■ Passage to read
-.-.-

Boeing also disclosed it plans “several thousand remaining layoffs” in the next few months but did not say where those would take place.

 

The company announced in April it would cut 10% of its worldwide workforce of 160,000 by the end of 2020. Boeing said Wednesday 5,520 U.S. employees will take voluntary layoffs and leave in the coming weeks. Boeing also disclosed it is notifying 6,770 workers this week of involuntary layoffs.

 

Boeing is slashing costs as a sharp drop in airplane demand during the pandemic worsened a crisis for the company in which the 737 MAX was grounded last year after the second of two fatal crashes.

 

Chief Executive Dave Calhoun told employees in an email the “pandemic’s devastating impact on the airline industry means a deep cut in the number of commercial jets and services our customers will need over the next few years, which in turn means fewer jobs on our lines and in our offices. ... I wish there were some other way.”

 

Boeing shares rose 3.1% in late trading to $149.23.

 

CFRA analyst Colin Scarola upgraded Boeing to buy and raised his price target to $174 from $112 saying Boeing “can weather its current crises and grow over the long term.”

 

In April, Boeing recorded zero orders for the second time this year and customers canceled another 108 orders for its grounded 737 MAX plane, compounding its worst start to a year since 1962.

 

Last month, Boeing raised $25 billion in a bond offering that allowed the company to avoid taking government aid.

-.-.-

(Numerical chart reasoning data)
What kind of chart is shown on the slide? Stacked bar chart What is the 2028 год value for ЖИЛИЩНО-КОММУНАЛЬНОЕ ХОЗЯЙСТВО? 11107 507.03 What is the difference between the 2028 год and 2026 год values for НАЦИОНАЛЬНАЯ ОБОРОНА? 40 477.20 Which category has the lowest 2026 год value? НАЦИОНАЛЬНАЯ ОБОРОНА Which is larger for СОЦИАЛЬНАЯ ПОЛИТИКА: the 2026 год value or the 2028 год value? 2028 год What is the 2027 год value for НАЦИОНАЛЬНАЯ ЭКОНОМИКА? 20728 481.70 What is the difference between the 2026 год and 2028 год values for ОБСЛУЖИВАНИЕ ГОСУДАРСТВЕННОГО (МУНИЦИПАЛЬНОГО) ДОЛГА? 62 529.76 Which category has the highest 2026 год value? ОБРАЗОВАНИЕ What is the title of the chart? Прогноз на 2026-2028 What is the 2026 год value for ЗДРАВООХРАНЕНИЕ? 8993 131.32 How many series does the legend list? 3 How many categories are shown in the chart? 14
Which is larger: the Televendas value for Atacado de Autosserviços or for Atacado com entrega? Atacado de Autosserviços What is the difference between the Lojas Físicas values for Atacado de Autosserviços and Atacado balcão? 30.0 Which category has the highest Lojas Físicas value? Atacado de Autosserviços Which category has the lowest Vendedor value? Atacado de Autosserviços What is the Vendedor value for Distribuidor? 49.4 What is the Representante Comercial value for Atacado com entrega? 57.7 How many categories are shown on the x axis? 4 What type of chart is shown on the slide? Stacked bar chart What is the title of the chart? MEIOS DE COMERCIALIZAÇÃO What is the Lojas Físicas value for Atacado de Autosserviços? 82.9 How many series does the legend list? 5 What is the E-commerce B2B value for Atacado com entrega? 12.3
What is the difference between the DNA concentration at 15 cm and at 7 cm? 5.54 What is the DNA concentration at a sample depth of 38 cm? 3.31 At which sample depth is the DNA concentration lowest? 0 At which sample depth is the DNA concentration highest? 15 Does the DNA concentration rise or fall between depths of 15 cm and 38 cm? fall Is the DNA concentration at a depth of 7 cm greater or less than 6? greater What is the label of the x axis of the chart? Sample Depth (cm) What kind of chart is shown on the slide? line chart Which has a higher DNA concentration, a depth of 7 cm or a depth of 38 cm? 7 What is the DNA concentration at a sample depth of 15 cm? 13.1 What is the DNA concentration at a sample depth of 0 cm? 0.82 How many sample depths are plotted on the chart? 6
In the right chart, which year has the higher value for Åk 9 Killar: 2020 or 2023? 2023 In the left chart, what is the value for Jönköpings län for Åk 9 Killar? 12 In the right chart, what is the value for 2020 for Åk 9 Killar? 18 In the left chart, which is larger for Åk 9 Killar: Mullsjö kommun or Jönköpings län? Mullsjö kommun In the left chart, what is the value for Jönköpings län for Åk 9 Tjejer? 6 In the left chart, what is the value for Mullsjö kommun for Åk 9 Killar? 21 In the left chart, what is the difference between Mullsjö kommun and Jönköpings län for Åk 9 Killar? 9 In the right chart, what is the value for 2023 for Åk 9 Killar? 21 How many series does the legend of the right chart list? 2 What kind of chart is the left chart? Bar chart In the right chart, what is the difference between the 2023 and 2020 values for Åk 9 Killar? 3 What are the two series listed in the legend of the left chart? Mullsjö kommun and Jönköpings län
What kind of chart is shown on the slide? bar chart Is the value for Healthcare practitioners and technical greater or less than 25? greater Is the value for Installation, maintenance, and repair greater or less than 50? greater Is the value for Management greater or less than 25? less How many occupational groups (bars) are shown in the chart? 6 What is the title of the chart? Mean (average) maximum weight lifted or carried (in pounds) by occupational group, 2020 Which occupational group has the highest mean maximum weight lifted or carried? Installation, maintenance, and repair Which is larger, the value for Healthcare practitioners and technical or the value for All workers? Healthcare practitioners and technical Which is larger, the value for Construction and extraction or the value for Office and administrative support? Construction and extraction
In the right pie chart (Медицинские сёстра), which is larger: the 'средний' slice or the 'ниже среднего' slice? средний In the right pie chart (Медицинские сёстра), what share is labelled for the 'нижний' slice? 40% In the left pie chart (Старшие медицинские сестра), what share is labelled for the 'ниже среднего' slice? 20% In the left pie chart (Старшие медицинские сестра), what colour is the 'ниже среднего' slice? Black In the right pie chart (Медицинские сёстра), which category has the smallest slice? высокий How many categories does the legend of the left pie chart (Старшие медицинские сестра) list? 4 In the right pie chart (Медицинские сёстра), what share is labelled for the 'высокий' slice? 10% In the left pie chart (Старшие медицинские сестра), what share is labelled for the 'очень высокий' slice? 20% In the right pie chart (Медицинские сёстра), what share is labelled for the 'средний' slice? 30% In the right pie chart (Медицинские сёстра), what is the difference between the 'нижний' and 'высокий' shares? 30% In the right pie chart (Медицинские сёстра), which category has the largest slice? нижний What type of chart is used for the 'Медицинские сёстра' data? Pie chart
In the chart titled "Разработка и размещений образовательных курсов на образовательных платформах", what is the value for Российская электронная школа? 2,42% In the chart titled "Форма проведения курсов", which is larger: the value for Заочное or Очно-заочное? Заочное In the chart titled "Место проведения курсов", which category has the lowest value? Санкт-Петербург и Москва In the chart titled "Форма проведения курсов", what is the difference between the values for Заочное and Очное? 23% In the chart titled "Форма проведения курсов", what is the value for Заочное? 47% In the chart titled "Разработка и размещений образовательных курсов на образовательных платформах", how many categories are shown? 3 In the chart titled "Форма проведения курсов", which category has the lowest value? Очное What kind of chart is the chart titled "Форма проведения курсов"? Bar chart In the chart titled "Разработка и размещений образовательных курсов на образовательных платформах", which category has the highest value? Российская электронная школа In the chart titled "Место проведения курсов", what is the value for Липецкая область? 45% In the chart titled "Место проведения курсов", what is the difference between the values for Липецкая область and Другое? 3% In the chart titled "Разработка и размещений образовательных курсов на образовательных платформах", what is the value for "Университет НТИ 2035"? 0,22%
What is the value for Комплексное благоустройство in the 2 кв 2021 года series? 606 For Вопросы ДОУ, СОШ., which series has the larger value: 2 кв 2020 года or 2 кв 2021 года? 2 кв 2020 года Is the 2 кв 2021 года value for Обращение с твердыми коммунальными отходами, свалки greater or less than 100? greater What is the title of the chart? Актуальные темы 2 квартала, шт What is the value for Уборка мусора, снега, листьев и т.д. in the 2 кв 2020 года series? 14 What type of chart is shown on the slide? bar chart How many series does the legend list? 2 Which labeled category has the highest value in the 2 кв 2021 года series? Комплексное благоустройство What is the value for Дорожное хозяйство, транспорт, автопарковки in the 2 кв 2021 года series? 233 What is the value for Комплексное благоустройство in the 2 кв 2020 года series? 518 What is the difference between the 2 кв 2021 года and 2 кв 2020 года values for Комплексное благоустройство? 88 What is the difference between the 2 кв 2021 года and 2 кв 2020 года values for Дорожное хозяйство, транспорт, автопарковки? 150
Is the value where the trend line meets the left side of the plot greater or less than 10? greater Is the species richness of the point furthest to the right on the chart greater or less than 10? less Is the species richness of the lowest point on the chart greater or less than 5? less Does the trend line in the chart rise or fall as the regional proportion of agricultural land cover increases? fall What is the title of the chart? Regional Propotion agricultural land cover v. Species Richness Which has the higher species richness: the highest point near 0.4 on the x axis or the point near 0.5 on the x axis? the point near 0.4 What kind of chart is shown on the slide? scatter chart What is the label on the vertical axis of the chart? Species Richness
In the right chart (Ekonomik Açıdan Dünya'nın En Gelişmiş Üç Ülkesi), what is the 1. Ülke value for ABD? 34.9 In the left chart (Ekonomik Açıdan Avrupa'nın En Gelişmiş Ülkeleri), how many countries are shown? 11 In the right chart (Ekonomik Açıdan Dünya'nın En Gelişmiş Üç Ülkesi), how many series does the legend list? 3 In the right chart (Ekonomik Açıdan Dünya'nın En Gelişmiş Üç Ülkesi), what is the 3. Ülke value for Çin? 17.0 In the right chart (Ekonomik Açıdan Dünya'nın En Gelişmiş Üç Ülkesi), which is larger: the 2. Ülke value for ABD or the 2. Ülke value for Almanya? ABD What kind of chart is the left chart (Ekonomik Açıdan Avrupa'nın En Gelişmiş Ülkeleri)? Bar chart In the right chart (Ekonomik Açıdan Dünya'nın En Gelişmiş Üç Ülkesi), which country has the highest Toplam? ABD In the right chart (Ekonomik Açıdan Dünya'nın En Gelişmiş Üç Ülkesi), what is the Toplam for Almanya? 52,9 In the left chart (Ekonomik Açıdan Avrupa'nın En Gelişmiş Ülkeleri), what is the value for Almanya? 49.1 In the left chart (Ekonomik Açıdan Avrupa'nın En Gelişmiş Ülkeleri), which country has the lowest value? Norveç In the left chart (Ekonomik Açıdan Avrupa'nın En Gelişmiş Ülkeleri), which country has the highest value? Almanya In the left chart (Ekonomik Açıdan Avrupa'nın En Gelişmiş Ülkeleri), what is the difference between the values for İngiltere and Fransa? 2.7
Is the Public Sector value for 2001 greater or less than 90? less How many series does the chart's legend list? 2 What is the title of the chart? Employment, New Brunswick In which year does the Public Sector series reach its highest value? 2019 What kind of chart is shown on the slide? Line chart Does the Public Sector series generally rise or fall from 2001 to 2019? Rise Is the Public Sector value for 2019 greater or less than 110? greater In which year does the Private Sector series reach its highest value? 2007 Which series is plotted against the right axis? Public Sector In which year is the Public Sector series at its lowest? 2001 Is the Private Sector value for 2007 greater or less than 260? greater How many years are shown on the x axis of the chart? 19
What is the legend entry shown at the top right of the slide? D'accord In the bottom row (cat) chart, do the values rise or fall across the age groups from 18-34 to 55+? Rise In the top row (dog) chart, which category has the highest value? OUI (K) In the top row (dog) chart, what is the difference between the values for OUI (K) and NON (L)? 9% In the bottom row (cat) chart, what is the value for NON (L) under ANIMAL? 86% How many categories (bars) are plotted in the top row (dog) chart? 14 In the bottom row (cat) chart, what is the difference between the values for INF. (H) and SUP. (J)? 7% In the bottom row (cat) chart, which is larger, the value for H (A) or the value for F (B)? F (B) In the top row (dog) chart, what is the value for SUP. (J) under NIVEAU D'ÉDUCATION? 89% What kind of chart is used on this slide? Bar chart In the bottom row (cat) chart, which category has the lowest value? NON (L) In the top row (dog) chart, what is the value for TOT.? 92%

-.-.-

■ Activities
A) Which dollar amounts appear in the passage on Boeing's layoffs?
B) According to the passage on Boeing's layoffs, how many workers is Boeing notifying of involuntary layoffs this week?
C) Do these statements agree with the passage on Boeing's layoffs? Answer yes or no for each, quoting the deciding words. (i) Boeing accepted government aid. (ii) Boeing shares rose in late trading. (iii) The CFRA analyst lowered his price target for Boeing.

■ Solution list
A) $149.23, $174, $112, $25 billion

B) 6,770 workers

C)
(i) No: "allowed the company to avoid taking government aid."
(ii) Yes: "Boeing shares rose 3.1% in late trading to $149.23."
(iii) No: "raised his price target to $174 from $112"